* _Information provided_
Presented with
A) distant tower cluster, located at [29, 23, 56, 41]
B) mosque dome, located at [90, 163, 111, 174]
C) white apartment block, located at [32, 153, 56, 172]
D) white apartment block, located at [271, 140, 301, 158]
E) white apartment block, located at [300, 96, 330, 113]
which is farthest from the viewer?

* _Requirement_
Update the records by replacing "white apartment block" with "white housing block" everywhere it appears, leaving everything else unchanged.

* _Solution to this exercise_
Presented with
A) distant tower cluster, located at [29, 23, 56, 41]
B) mosque dome, located at [90, 163, 111, 174]
C) white housing block, located at [32, 153, 56, 172]
D) white housing block, located at [271, 140, 301, 158]
E) white housing block, located at [300, 96, 330, 113]
which is farthest from the viewer?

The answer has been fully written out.